I took the required 8-hr course and obtained the waiver. DEA officers made two surprise visits to my office over the next few years, separately interviewed my office manager (and wife) and myself, inspected the premises, and asked to review my charts. No big deal. I ran afoul of their expectations the first time around because Reckitt Benckiser sent Suboxone to my office for two patients enrolled in a ‘patient assistance program’. I kept it in a safe and recorded daily tallies of the medication. The DEA required tallies every 3 months, and I didn’t keep a column or page devoted to ’90 day tallies’ – so I got a warning and that was that.
After a year I applied and received permission to have up to 100 patients on buprenorphine. I reached that limit in about a month, and from that point forward I had a long wait list. A few years ago the limit was extended again, to 275 patients. Need was still huge in Wisconsin, so I filled up quickly. Around the same time nurse practitioners were given the ability to obtain the waiver and prescribe buprenorphine.

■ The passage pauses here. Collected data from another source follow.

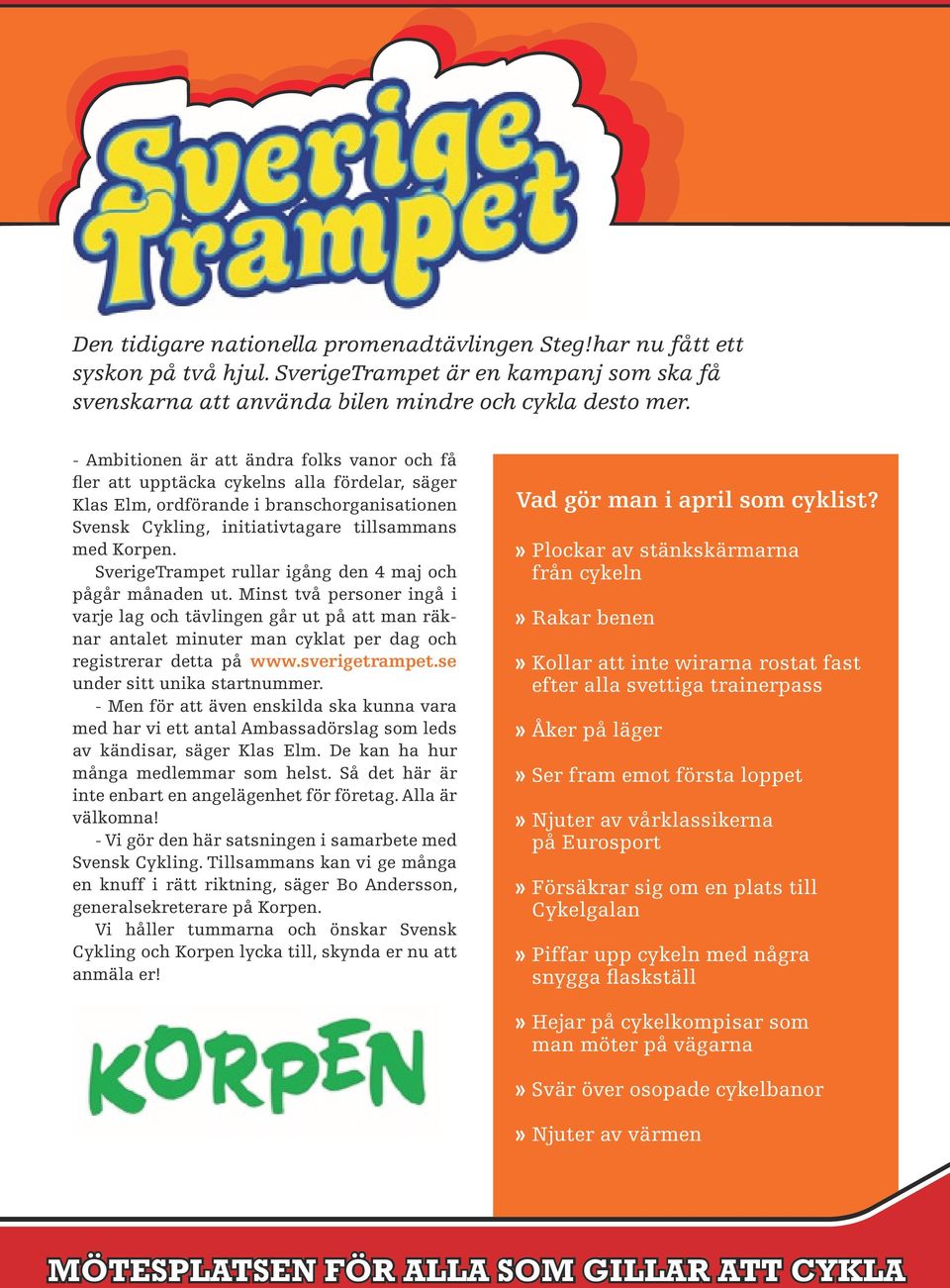 Sverige Trampet

Den tidigare nationella promenadtävlingen Steg!har nu fått ett syskon på två hjul. SverigeTrampet är en kampanj som ska få svenskarna att använda bilen mindre och cykla desto mer.

- Ambitionen är att ändra folks vanor och få fler att upptäcka cykelns alla fördelar, säger Klas Elm, ordförande i branschorganisationen Svensk Cykling, initiativtagare tillsammans med Korpen.

SverigeTrampet rullar igång den 4 maj och pågår månaden ut. Minst två personer ingå i varje lag och tävlingen går ut på att man räknar antalet minuter man cyklat per dag och registrerar detta på www.sverigetrampet.se under sitt unika startnummer.

- Men för att även enskilda ska kunna vara med har vi ett antal Ambassadörslag som leds av kändisar, säger Klas Elm. De kan ha hur många medlemmar som helst. Så det här är inte enbart en angelägenhet för företag. Alla är välkomna!

- Vi gör den här satsningen i samarbete med Svensk Cykling. Tillsammans kan vi ge många en knuff i rätt riktning, säger Bo Andersson, generalsekreterare på Korpen.

Vi håller tummarna och önskar Svensk Cykling och Korpen lycka till, skynda er nu att anmäla er!

KORPEN

Vad gör man i april som cyklist?

» Plockar av stänkskärmarna från cykeln

» Rakar benen

» Kollar att inte wirarna rostat fast efter alla svettiga trainerpass

» Åker på läger

» Ser fram emot första loppet

» Njuter av vårklassikerna på Eurosport

» Försäkrar sig om en plats till Cykelgalan

» Piffar upp cykeln med några snygga flaskställ

» Hejar på cykelkompisar som man möter på vägarna

» Svär över osopade cykelbanor

» Njuter av värmen

MÖTESPLATSEN FÖR ALLA SOM GILLAR ATT CYKLA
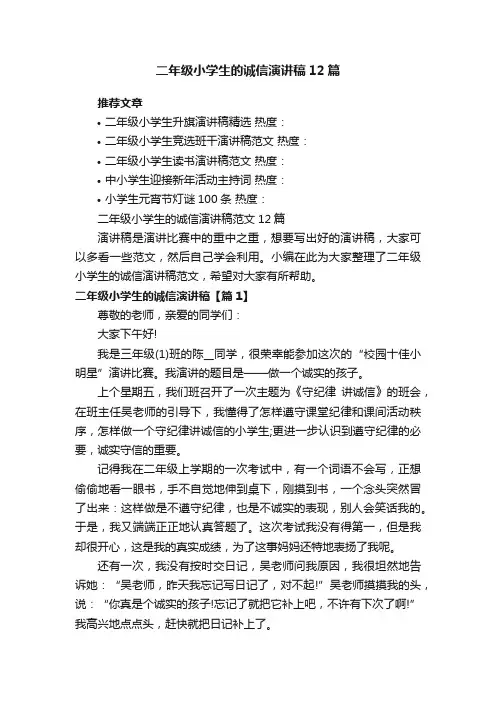 二年级小学生的诚信演讲稿12篇

推荐文章

• 二年级小学生升旗演讲稿精选 热度：

• 二年级小学生竞选班干演讲稿范文 热度：

• 二年级小学生读书演讲稿范文 热度：

• 中小学生迎接新年活动主持词 热度：

• 小学生元宵节灯谜100条 热度：

二年级小学生的诚信演讲稿范文12篇

演讲稿是演讲比赛中的重中之重，想要写出好的演讲稿，大家可以多看一些范文，然后自己学会利用。小编在此为大家整理了二年级小学生的诚信演讲稿范文，希望对大家有所帮助。

二年级小学生的诚信演讲稿【篇1】

尊敬的老师，亲爱的同学们：

大家下午好!

我是三年级(1)班的陈__同学，很荣幸能参加这次的“校园十佳小明星”演讲比赛。我演讲的题目是——做一个诚实的孩子。

上个星期五，我们班召开了一次主题为《守纪律 讲诚信》的班会，在班主任吴老师的引导下，我懂得了怎样遵守课堂纪律和课间活动秩序，怎样做一个守纪律讲诚信的小学生;更进一步认识到遵守纪律的必要，诚实守信的重要。

记得我在二年级上学期的一次考试中，有一个词语不会写，正想偷偷地看一眼书，手不自觉地伸到桌下，刚摸到书，一个念头突然冒了出来：这样做是不遵守纪律，也是不诚实的表现，别人会笑话我的。于是，我又端端正正地认真答题了。这次考试我没有得第一，但是我却很开心，这是我的真实成绩，为了这事妈妈还特地表扬了我呢。

还有一次，我没有按时交日记，吴老师问我原因，我很坦然地告诉她：“吴老师，昨天我忘记写日记了，对不起!”吴老师摸摸我的头，说：“你真是个诚实的孩子!忘记了就把它补上吧，不许有下次了啊!”我高兴地点点头，赶快就把日记补上了。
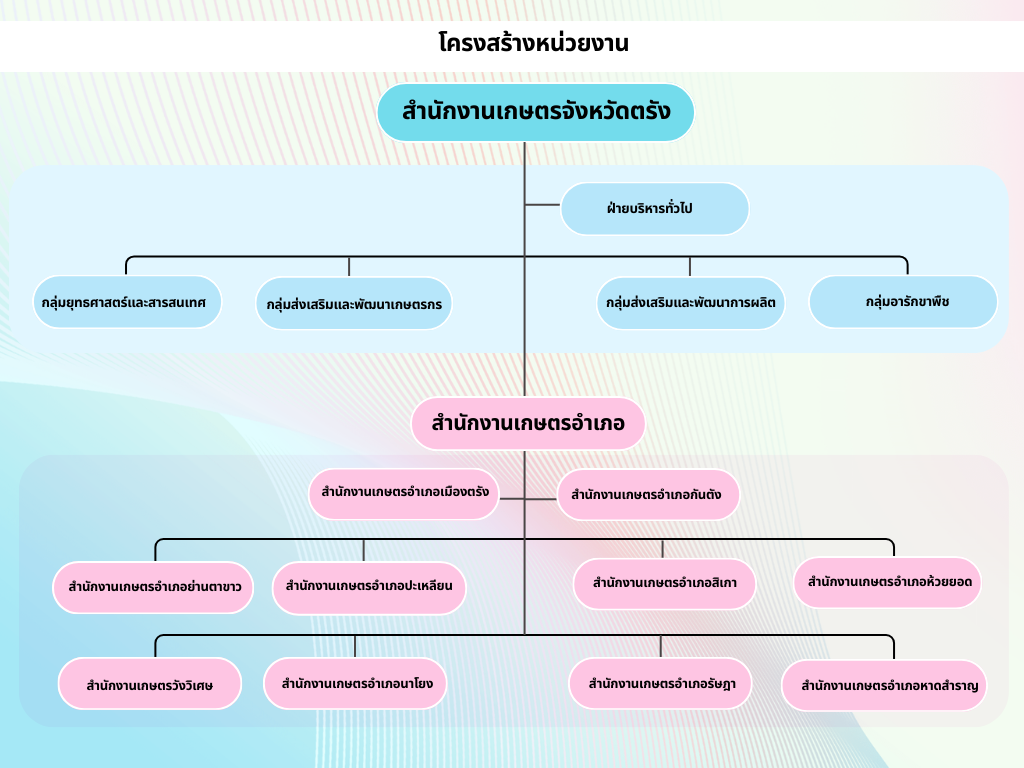 โครงสร้างหน่วยงาน

สำนักงานเกษตรจังหวัดตรัง

ฝ่ายบริหารทั่วไป

กลุ่มยุทธศาสตร์และสารสนเทศ

กลุ่มส่งเสริมและพัฒนาเกษตรกร

กลุ่มส่งเสริมและพัฒนาการผลิต

กลุ่มอารักขาพืช

สำนักงานเกษตรอำเภอ

สำนักงานเกษตรอำเภอเมืองตรัง

สำนักงานเกษตรอำเภอกันตัง

สำนักงานเกษตรอำเภอย่านตาขาว

สำนักงานเกษตรอำเภอปะเหลียน

สำนักงานเกษตรอำเภอสิเกา

สำนักงานเกษตรอำเภอห้วยยอด

สำนักงานเกษตรวังวิเศษ

สำนักงานเกษตรอำเภอนาโยง

สำนักงานเกษตรอำเภอรัษฎา

สำนักงานเกษตรอำเภอหาดสำราญ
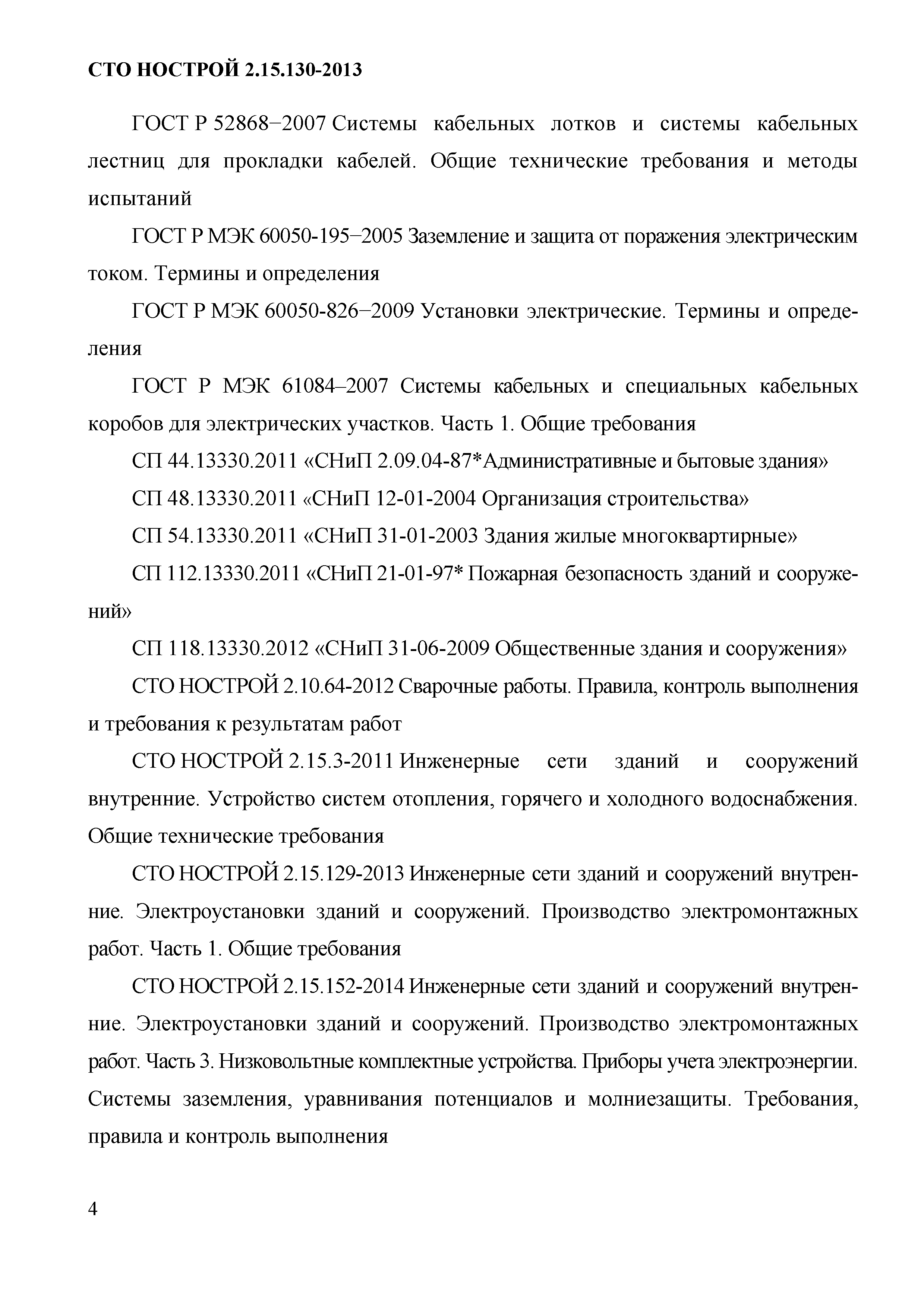 СТО НОСТРОЙ 2.15.130-2013

ГОСТ Р 52868−2007 Системы кабельных лотков и системы кабельных лестниц для прокладки кабелей. Общие технические требования и методы испытаний

ГОСТ Р МЭК 60050-195–2005 Заземление и защита от поражения электрическим током. Термины и определения

ГОСТ Р МЭК 60050-826–2009 Установки электрические. Термины и определения

ГОСТ Р МЭК 61084–2007 Системы кабельных и специальных кабельных коробов для электрических участков. Часть 1. Общие требования

СП 44.13330.2011 «СНиП 2.09.04-87*Административные и бытовые здания»

СП 48.13330.2011 «СНиП 12-01-2004 Организация строительства»

СП 54.13330.2011 «СНиП 31-01-2003 Здания жилые многоквартирные»

СП 112.13330.2011 «СНиП 21-01-97* Пожарная безопасность зданий и сооружений»

СП 118.13330.2012 «СНиП 31-06-2009 Общественные здания и сооружения»

СТО НОСТРОЙ 2.10.64-2012 Сварочные работы. Правила, контроль выполнения и требования к результатам работ

СТО НОСТРОЙ 2.15.3-2011 Инженерные сети зданий и сооружений внутренние. Устройство систем отопления, горячего и холодного водоснабжения. Общие технические требования

СТО НОСТРОЙ 2.15.129-2013 Инженерные сети зданий и сооружений внутренние. Электроустановки зданий и сооружений. Производство электромонтажных работ. Часть 1. Общие требования

СТО НОСТРОЙ 2.15.152-2014 Инженерные сети зданий и сооружений внутренние. Электроустановки зданий и сооружений. Производство электромонтажных работ. Часть 3. Низковольтные комплектные устройства. Приборы учета электроэнергии. Системы заземления, уравнивания потенциалов и молниезащиты. Требования, правила и контроль выполнения

4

A couple weeks ago in these normal tmes, the government removed all limits on precribing buprenorphine. I agree with that decision, but at the same time the government removed all requirements for prescriber training related to buprenorphine. Buprenorphine is a safe medication, but it is also a complicated medication. For example, if a person addicted to opioids takes buprenorphine soon after opioid use, the medication will cause severe withdrawal. If that person waits 24 hours, the risk of precipitated withdrawal is very low as long as the person wasn’t using a long-acting opioid such as methadone. If the person goes through a sober living program and starts buprenorphine after a month, buprenorphine will cause a very strong opioid effect similar to taking 40 mg of oxycontin (8 tablets of Percocet).
I testified in the death of a 15-y-o girl who was killed by a half tab of Suboxone, a low dose of a benzodiazepine, and a small amount of alcohol. I consulted in another case after a young man died in his parents’ basement after starting Suboxone ‘treatment’.
Prescribers must have a good plan for dealing with post-op pain in their patients because normal pain medications will not work. If a prescriber believes a few extra tablets of buprenorphine will help a patient through a knee replacement, he/she will end up with an angry patient who I’ll be happy to testify for in a malpractice suit.
I agree with lifting the cap given the effectiveness of buprenorphine medications when patients use the medication appropriately. But maybe reduce the 8-hr training to 4 hours? Prescribers in my state need 30 hours of continuing education every 2 years anyway, so why not have buprenorphine prescribers use a few of those credits to learn about buprenorphine?
Since COVID, many of the norms that existed for thousands of years — like the English language — were turned upside down. Again, more on that later. But for now, I’ll encourage new buprenorphine prescribers to take a few hours to learn about the medication — even if you don’t have to.